Can James Caan make it as a dragon?

We profile the private equity millionaire and latest addition to TV's Dragons' Den. With rumours circulating that his predecessor was ousted for being 'too reasonable', we ask: is Caan ruthless enough to cut it as a dragon?

The next time Alistair Darling decides to drop a tax bombshell, he should keep an eye on the TV schedules. His changes to the capital-gains-tax regime coincided with the start of the fifth run of entrepreneurs show, Dragons' Den; and the dragons were only too willing to join the baying mob. Leading the charge was new recruit, James Caan, who slammed the Chancellor's reforms as "detrimental" to business "and to the British economy as a whole".

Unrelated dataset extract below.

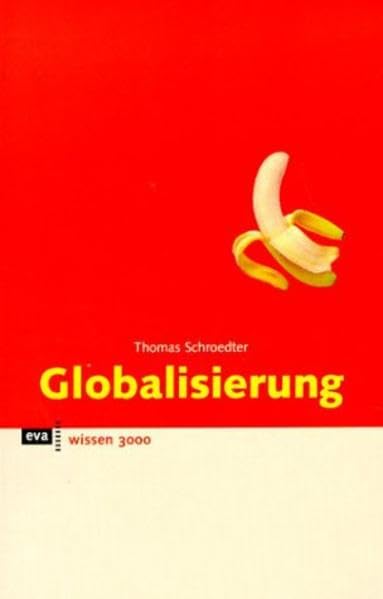 Globalisierung eva wissen (Wissen 3000) Law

Caan, who made a fortune in recruitment before launching private-equity firm Hamilton Bradshaw, is a controversial choice; he replaces Richard Farleigh, who was recently unceremoniously ousted from the show and airbrushed from the cover of the accompanying book. The most likely explanation, says The Sunday Times, is that Farleigh was "too polite, clever and reasonable for a format which increasingly relies on rudeness and eye-rolling". Can Caan cut the mustard? He may be disappointingly personable. Fellow judge Duncan Bannatyne who, according to one contestant, "sneered at me in that way someone sneers when they see dog mess in the road" senses no threat to his own Mr Nasty niche. Caan, he says, "is different from the rest of us much quieter and more politely spoken but comes out with amazing comments".